**TO DO**: The entries are to be duplicated exactly, with nothing left out.

**DATA RECORDS**:
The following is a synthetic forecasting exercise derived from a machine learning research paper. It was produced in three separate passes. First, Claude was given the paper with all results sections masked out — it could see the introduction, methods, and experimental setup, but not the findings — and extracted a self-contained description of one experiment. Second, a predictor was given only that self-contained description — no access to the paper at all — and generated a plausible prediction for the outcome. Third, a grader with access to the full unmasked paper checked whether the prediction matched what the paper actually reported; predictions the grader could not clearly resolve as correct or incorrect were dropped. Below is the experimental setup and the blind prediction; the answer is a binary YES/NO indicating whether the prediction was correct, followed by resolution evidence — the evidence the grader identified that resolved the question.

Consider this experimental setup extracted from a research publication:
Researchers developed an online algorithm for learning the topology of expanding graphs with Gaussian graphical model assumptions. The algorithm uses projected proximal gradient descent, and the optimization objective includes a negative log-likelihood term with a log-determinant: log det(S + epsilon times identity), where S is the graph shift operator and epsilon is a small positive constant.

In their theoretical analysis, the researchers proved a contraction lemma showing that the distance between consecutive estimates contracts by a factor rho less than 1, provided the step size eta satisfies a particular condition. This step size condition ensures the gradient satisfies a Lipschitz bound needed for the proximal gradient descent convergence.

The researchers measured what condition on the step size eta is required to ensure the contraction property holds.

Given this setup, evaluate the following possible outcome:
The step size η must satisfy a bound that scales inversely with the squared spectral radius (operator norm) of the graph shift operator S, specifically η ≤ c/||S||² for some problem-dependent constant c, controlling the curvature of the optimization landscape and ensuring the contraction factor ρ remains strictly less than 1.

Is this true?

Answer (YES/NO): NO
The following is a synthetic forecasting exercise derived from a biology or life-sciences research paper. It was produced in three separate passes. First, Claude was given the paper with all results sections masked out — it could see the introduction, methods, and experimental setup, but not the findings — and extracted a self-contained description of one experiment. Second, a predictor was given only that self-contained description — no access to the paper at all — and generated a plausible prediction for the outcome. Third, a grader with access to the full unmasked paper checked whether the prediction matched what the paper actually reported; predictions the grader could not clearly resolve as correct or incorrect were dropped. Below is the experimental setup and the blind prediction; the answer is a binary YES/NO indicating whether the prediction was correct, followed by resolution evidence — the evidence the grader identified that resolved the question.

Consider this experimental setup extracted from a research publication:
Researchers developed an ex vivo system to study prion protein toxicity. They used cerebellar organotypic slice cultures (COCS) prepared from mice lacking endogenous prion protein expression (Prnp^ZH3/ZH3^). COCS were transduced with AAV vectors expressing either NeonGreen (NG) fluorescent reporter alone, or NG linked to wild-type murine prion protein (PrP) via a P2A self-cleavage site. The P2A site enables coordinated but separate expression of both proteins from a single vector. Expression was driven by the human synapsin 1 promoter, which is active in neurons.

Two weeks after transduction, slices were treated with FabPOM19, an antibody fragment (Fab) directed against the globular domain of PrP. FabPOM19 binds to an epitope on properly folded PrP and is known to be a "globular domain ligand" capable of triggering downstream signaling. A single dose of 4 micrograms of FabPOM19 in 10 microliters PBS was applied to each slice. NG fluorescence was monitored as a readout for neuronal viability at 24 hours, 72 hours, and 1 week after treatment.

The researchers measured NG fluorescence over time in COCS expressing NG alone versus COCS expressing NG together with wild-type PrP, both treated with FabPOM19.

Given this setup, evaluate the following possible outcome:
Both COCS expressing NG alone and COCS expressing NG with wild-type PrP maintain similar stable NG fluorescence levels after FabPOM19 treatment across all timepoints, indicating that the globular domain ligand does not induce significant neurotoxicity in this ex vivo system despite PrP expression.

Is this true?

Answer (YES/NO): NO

**EXERCISE RESPONSE**:
The following is a synthetic forecasting exercise derived from a machine learning research paper. It was produced in three separate passes. First, Claude was given the paper with all results sections masked out — it could see the introduction, methods, and experimental setup, but not the findings — and extracted a self-contained description of one experiment. Second, a predictor was given only that self-contained description — no access to the paper at all — and generated a plausible prediction for the outcome. Third, a grader with access to the full unmasked paper checked whether the prediction matched what the paper actually reported; predictions the grader could not clearly resolve as correct or incorrect were dropped. Below is the experimental setup and the blind prediction; the answer is a binary YES/NO indicating whether the prediction was correct, followed by resolution evidence — the evidence the grader identified that resolved the question.

Consider this experimental setup extracted from a research publication:
Researchers developed an online algorithm for learning the topology of expanding graphs with Gaussian graphical model assumptions. The algorithm uses projected proximal gradient descent, and the optimization objective includes a negative log-likelihood term with a log-determinant: log det(S + epsilon times identity), where S is the graph shift operator and epsilon is a small positive constant.

In their theoretical analysis, the researchers proved a contraction lemma showing that the distance between consecutive estimates contracts by a factor rho less than 1, provided the step size eta satisfies a particular condition. This step size condition ensures the gradient satisfies a Lipschitz bound needed for the proximal gradient descent convergence.

The researchers measured what condition on the step size eta is required to ensure the contraction property holds.

Given this setup, evaluate the following possible outcome:
The step size η must satisfy a bound that scales inversely with the squared spectral radius (operator norm) of the graph shift operator S, specifically η ≤ c/||S||² for some problem-dependent constant c, controlling the curvature of the optimization landscape and ensuring the contraction factor ρ remains strictly less than 1.

Is this true?

Answer (YES/NO): NO
The following is a synthetic forecasting exercise derived from a biology or life-sciences research paper. It was produced in three separate passes. First, Claude was given the paper with all results sections masked out — it could see the introduction, methods, and experimental setup, but not the findings — and extracted a self-contained description of one experiment. Second, a predictor was given only that self-contained description — no access to the paper at all — and generated a plausible prediction for the outcome. Third, a grader with access to the full unmasked paper checked whether the prediction matched what the paper actually reported; predictions the grader could not clearly resolve as correct or incorrect were dropped. Below is the experimental setup and the blind prediction; the answer is a binary YES/NO indicating whether the prediction was correct, followed by resolution evidence — the evidence the grader identified that resolved the question.

Consider this experimental setup extracted from a research publication:
Researchers developed an ex vivo system to study prion protein toxicity. They used cerebellar organotypic slice cultures (COCS) prepared from mice lacking endogenous prion protein expression (Prnp^ZH3/ZH3^). COCS were transduced with AAV vectors expressing either NeonGreen (NG) fluorescent reporter alone, or NG linked to wild-type murine prion protein (PrP) via a P2A self-cleavage site. The P2A site enables coordinated but separate expression of both proteins from a single vector. Expression was driven by the human synapsin 1 promoter, which is active in neurons.

Two weeks after transduction, slices were treated with FabPOM19, an antibody fragment (Fab) directed against the globular domain of PrP. FabPOM19 binds to an epitope on properly folded PrP and is known to be a "globular domain ligand" capable of triggering downstream signaling. A single dose of 4 micrograms of FabPOM19 in 10 microliters PBS was applied to each slice. NG fluorescence was monitored as a readout for neuronal viability at 24 hours, 72 hours, and 1 week after treatment.

The researchers measured NG fluorescence over time in COCS expressing NG alone versus COCS expressing NG together with wild-type PrP, both treated with FabPOM19.

Given this setup, evaluate the following possible outcome:
Both COCS expressing NG alone and COCS expressing NG with wild-type PrP maintain similar stable NG fluorescence levels after FabPOM19 treatment across all timepoints, indicating that the globular domain ligand does not induce significant neurotoxicity in this ex vivo system despite PrP expression.

Is this true?

Answer (YES/NO): NO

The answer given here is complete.